Critical Path Inc., San Francisco, a provider of messaging and e-mail software and services, said that an unanticipated fourth-quarter loss will prevent it from becoming profitable for at least another three quarters.
The company, which had projected it would turn profitable in the fourth quarter of 2000, instead posted a loss of $11.5 million, or a loss of 16 cents per share. It also cut its forecast for the first quarter of 2001 and the full year. Analysts had been expecting Critical Path to post a 1-cent profit.
The revenue shortfall was blamed on the company’s auditors, who would not allow it to recognize $7 million in sales of software that had been licensed for resale. In addition, foreign exchange currency translations also affected Critical Path’s revenue. The company derives about one-third of its revenue from outside the United States.
Revenue for the fourth quarter was $52 million, up more than 500 percent from the $8.2 million revenue posted a year earlier. The company was founded in 1997.
For the first quarter of 2001, Critical Path now expects to post revenue of between $54 million and $56 million, about 19 percent below analysts’ estimates. It forecasts a loss per share of between 15 cents and 16 cents.
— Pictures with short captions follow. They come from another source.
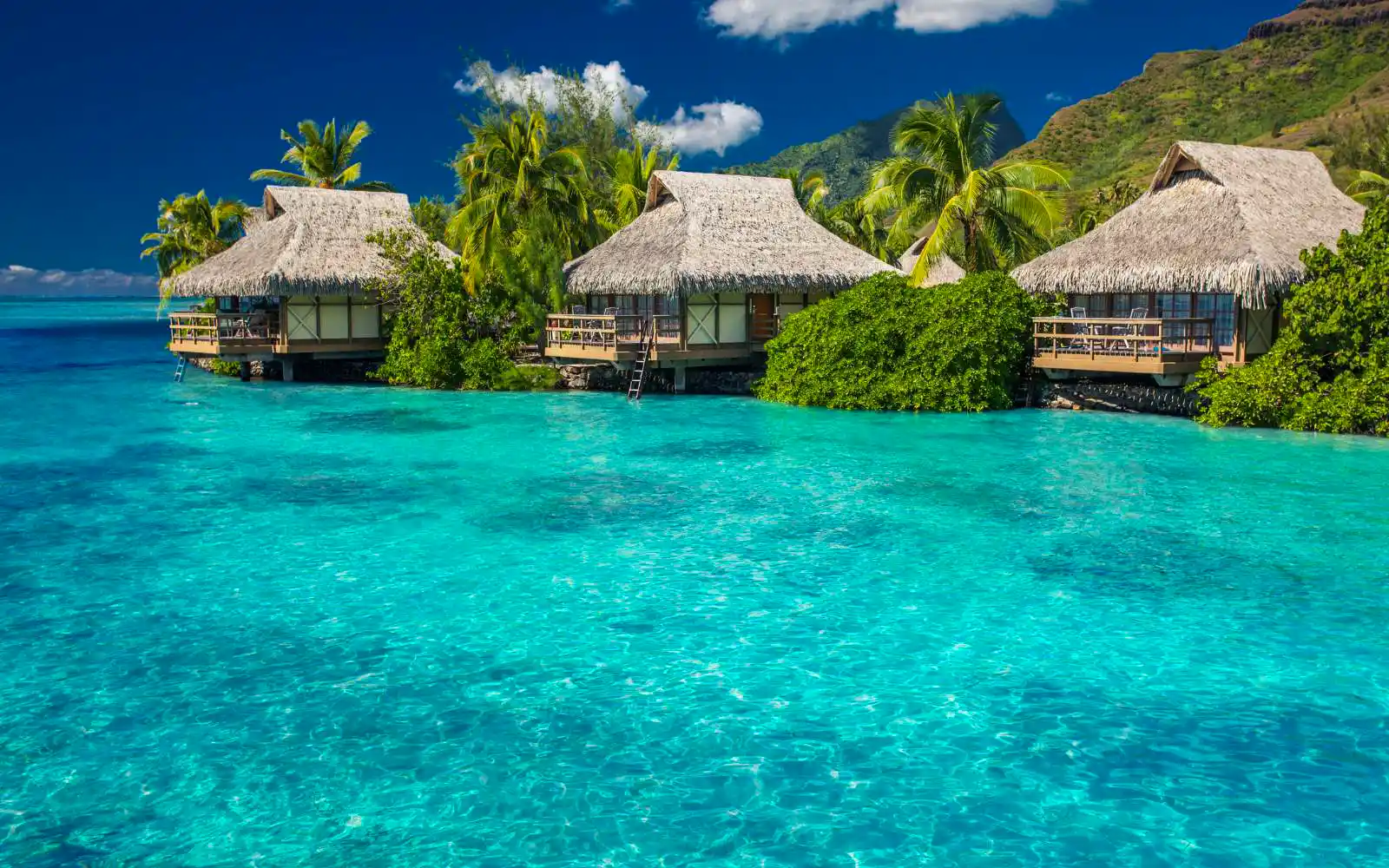 Bungalow sull'acqua a Moorea con laguna cristallina e montagne vulcaniche all'orizzonte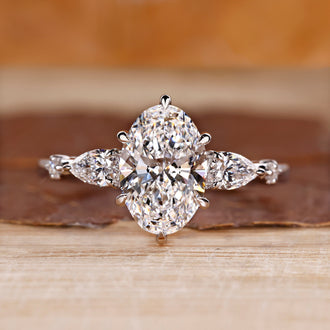 Oval cut diamond ring with five stone design in white gold.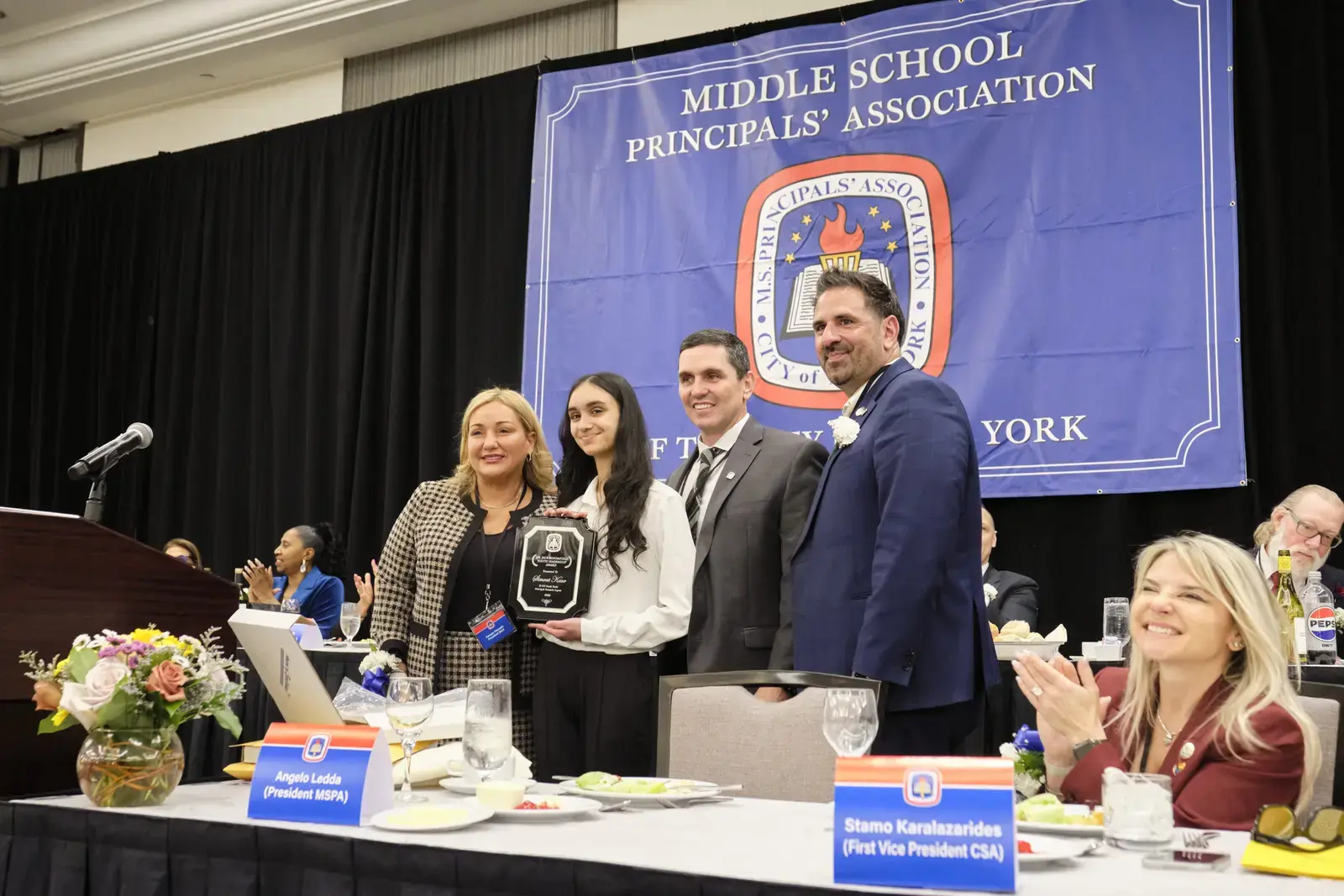 Award recipient poses with Middle School Principals Association leadership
Critical Path said it expects to record revenue of between $255 million and $260 million for 2001 and that it should attain profitability in the third quarter.
“It is disappointing to lower expectations for Critical Path, but macroeconomic forecasts and reports from leaders in the technology space lead us to believe it is prudent to be conservative at this time,” said Doug Hickey, the company’s CEO.